Entries on spatial positioning:
<<<<
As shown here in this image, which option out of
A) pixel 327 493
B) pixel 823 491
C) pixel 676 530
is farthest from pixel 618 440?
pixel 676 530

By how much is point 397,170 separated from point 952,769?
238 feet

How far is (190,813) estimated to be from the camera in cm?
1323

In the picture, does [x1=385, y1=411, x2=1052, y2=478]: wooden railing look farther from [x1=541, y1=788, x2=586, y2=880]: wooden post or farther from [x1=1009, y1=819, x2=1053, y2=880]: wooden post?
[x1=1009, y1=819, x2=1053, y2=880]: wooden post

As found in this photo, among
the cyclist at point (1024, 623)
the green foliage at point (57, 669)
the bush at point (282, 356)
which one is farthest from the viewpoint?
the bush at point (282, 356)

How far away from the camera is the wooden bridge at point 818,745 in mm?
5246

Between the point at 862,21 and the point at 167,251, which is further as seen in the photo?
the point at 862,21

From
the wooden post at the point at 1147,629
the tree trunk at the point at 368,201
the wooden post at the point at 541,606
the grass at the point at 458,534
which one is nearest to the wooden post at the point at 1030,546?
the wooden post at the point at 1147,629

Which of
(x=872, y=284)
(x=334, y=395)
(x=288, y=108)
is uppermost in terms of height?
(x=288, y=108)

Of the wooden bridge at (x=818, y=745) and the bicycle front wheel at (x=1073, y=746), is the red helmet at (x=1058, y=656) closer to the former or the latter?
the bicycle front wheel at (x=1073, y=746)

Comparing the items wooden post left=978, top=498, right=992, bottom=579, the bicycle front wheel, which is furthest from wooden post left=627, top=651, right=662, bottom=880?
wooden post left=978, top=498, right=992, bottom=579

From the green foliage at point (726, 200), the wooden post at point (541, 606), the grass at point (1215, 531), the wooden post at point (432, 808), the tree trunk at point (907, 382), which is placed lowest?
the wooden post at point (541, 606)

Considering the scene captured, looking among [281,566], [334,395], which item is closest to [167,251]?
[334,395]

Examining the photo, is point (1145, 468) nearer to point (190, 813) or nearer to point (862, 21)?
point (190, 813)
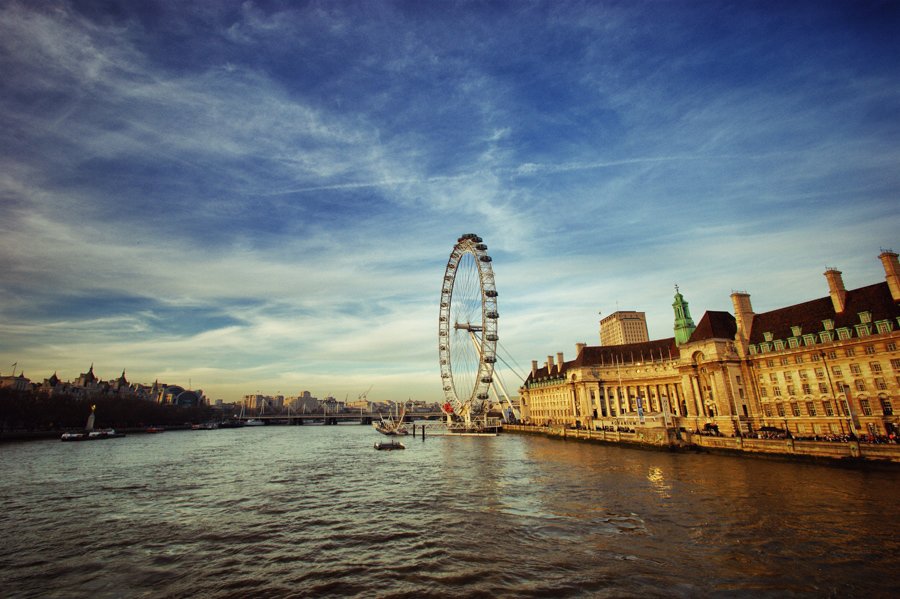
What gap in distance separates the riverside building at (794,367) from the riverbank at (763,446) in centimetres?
257

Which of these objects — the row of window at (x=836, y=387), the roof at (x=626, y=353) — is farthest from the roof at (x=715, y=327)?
the roof at (x=626, y=353)

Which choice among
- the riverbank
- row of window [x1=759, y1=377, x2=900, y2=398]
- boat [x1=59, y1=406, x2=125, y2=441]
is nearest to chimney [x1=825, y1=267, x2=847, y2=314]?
row of window [x1=759, y1=377, x2=900, y2=398]

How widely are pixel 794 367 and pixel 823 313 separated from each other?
27.6 ft

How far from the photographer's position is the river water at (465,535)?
16.3 metres

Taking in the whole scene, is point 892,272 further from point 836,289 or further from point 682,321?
point 682,321

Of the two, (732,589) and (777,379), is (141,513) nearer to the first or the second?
(732,589)

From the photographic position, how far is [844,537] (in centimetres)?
2050

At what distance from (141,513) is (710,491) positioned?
41.4m

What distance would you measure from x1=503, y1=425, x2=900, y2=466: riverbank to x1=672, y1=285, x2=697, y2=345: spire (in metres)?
24.3

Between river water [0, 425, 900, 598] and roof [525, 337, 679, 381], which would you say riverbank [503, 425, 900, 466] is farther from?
roof [525, 337, 679, 381]

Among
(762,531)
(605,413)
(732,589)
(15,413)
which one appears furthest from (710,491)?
(15,413)

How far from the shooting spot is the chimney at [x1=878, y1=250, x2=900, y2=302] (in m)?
49.3

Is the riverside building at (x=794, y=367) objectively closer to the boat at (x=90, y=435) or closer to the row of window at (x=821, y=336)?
the row of window at (x=821, y=336)

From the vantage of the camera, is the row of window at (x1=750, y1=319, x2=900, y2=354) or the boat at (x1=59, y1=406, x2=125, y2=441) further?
the boat at (x1=59, y1=406, x2=125, y2=441)
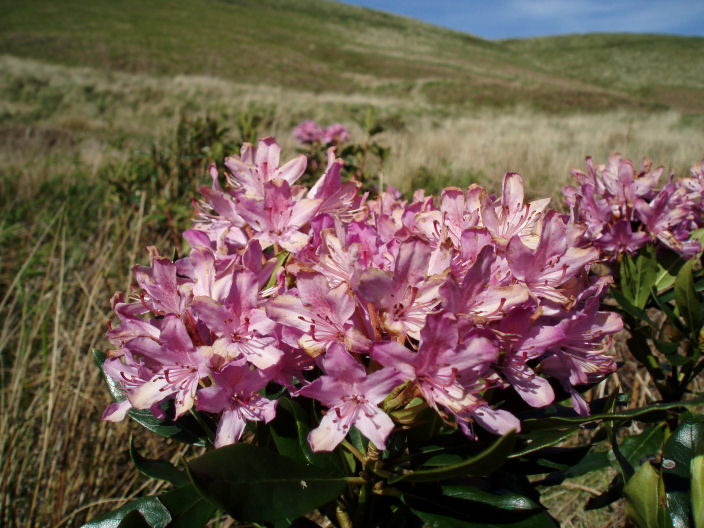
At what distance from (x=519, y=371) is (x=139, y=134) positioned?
13773 mm

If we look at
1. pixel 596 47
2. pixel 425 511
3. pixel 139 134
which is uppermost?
pixel 596 47

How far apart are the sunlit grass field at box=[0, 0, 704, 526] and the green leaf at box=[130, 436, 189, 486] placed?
2.73ft

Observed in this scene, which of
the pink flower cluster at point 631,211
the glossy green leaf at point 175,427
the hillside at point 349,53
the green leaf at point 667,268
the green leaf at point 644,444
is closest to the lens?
the glossy green leaf at point 175,427

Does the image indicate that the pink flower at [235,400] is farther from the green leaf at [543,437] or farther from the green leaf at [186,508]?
the green leaf at [543,437]

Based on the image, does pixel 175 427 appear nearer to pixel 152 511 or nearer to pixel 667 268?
pixel 152 511

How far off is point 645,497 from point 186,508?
674mm

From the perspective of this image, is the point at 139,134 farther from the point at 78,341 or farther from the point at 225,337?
the point at 225,337

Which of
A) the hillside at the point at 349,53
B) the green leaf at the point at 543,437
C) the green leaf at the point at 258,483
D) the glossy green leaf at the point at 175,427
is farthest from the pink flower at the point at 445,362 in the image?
the hillside at the point at 349,53

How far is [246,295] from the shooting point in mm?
696

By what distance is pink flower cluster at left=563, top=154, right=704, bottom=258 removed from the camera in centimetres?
121

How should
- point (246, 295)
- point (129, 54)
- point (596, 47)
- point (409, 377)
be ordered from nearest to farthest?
point (409, 377)
point (246, 295)
point (129, 54)
point (596, 47)

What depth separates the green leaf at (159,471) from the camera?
2.53 ft

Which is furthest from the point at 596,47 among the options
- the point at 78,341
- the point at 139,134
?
the point at 78,341

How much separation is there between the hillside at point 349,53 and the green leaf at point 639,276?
65.9ft
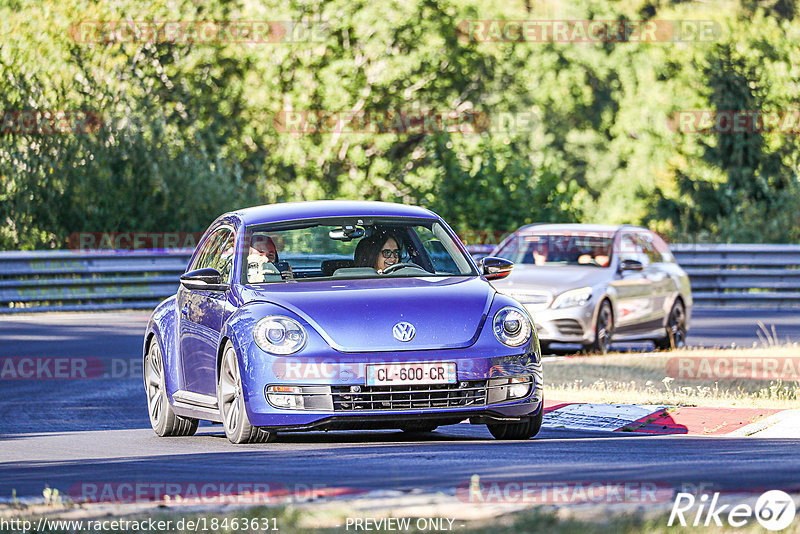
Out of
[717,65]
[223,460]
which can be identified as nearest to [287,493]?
[223,460]

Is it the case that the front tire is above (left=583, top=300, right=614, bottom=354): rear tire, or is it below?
above

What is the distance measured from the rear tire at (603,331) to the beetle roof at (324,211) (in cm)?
755

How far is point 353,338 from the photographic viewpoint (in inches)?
360

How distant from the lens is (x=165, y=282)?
25.6 meters

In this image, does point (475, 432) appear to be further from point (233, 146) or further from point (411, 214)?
point (233, 146)

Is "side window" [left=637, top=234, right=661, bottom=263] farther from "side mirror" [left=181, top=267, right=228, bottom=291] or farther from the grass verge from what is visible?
"side mirror" [left=181, top=267, right=228, bottom=291]

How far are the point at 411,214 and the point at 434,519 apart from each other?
4878mm

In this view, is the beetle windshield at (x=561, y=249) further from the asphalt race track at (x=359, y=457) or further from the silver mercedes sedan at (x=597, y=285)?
the asphalt race track at (x=359, y=457)

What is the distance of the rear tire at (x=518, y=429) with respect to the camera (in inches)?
391
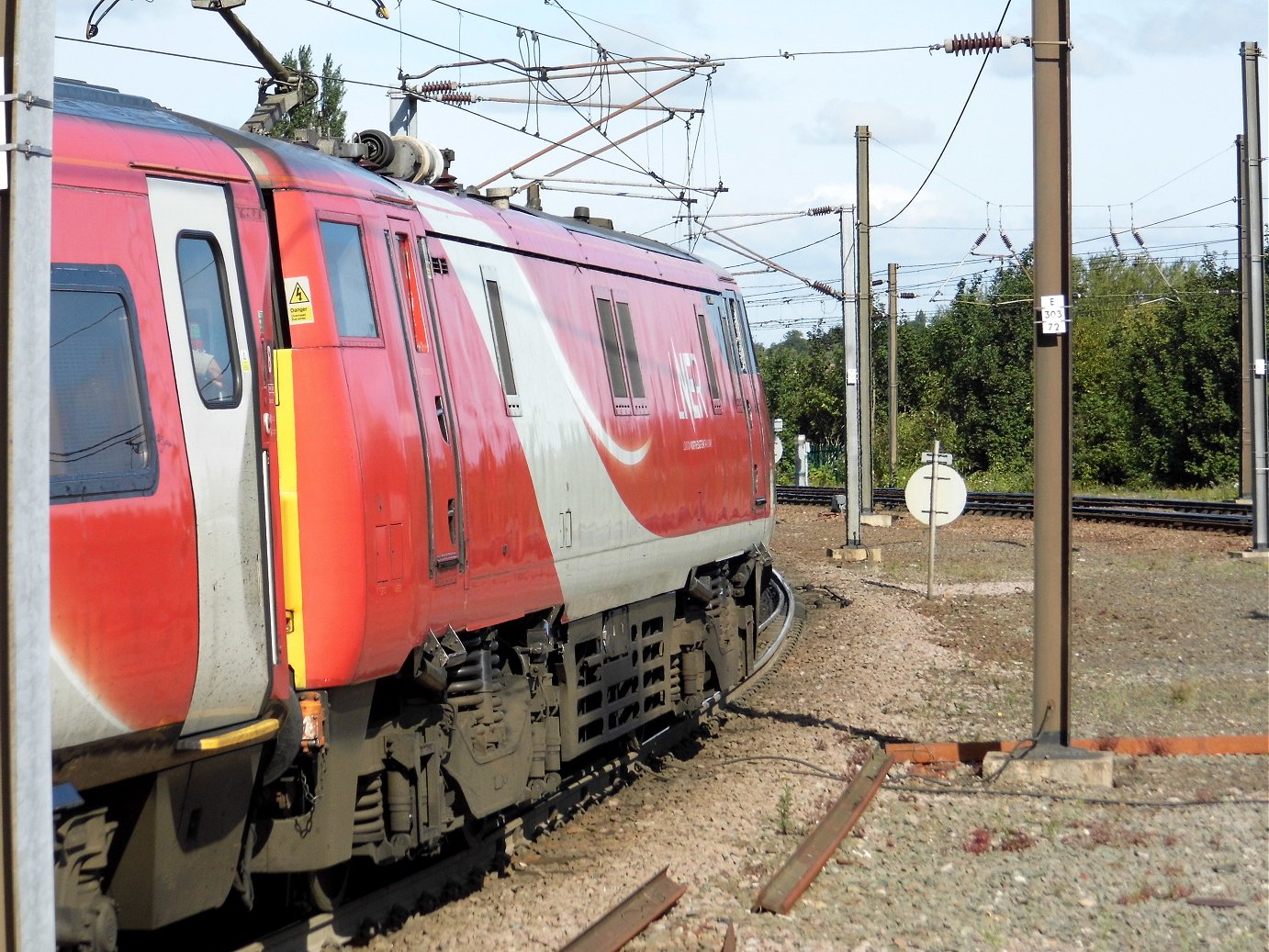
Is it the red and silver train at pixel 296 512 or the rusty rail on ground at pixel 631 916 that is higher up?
the red and silver train at pixel 296 512

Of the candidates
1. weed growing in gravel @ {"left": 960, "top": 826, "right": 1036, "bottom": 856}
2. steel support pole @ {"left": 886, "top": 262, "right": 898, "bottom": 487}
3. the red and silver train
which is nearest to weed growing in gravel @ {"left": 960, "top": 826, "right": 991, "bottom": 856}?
weed growing in gravel @ {"left": 960, "top": 826, "right": 1036, "bottom": 856}

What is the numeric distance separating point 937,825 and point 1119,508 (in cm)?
2483

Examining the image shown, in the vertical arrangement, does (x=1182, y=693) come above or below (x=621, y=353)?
below

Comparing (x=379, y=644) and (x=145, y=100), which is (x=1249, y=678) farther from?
(x=145, y=100)

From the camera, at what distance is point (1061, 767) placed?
9.95 m

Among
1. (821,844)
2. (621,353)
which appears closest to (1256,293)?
(621,353)

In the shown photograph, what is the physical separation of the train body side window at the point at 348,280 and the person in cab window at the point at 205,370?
0.72 metres

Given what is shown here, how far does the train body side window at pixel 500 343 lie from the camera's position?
784 cm

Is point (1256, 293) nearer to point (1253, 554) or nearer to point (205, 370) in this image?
point (1253, 554)

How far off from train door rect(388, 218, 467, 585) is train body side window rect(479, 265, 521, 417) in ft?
2.46

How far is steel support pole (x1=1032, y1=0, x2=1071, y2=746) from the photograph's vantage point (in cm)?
1005

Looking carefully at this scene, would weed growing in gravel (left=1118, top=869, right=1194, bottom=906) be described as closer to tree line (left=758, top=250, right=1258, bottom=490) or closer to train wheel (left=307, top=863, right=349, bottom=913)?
train wheel (left=307, top=863, right=349, bottom=913)

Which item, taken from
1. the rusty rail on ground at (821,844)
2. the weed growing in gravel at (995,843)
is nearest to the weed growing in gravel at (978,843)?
the weed growing in gravel at (995,843)

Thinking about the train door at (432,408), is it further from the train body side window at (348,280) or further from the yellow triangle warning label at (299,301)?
the yellow triangle warning label at (299,301)
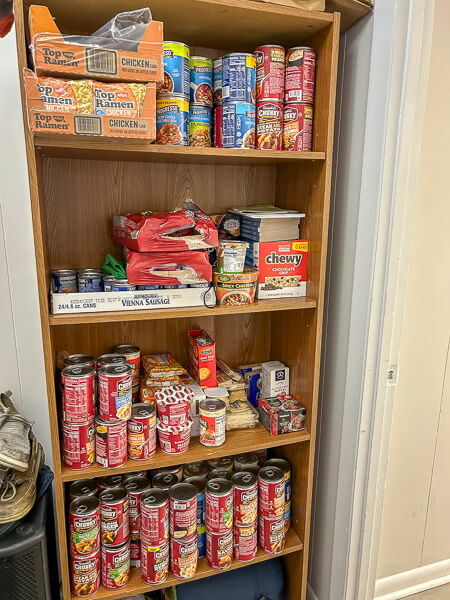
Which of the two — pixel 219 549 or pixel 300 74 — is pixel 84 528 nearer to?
pixel 219 549

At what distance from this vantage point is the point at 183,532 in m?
1.36

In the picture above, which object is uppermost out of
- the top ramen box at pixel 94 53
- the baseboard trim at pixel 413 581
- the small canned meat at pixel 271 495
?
the top ramen box at pixel 94 53

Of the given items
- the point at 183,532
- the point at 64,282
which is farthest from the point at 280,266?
the point at 183,532

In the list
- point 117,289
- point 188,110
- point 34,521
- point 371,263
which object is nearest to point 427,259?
point 371,263

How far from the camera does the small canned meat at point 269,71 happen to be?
49.0 inches

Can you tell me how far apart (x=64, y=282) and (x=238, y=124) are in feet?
2.14

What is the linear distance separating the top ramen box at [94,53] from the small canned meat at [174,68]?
151 mm

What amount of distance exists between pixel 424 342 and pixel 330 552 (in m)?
0.79

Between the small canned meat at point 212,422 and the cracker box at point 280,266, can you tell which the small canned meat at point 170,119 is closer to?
the cracker box at point 280,266

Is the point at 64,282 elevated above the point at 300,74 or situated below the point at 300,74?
below

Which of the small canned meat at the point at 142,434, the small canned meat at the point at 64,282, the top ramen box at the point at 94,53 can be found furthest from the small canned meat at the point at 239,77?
the small canned meat at the point at 142,434

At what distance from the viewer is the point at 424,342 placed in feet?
5.30

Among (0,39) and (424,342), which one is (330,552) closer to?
(424,342)

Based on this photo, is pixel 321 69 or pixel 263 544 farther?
>>>>
**SET EXERCISE:** Please rewrite everything from the line containing "Is the point at 64,282" through the end of the listing, changing "viewer" to "camera" and leaving all else as it is.

**FINAL RESULT:**
Is the point at 64,282 elevated above the point at 300,74 or situated below the point at 300,74?
below

Which of the small canned meat at the point at 142,434, the small canned meat at the point at 64,282, the top ramen box at the point at 94,53 can be found furthest from the small canned meat at the point at 239,77?
the small canned meat at the point at 142,434

At what distance from the camera is the point at 424,342 placed in feet?
5.30

Among (0,39) and (424,342), which one is (330,552) closer to?
(424,342)

Based on this photo, is pixel 321 69 or pixel 263 544 farther?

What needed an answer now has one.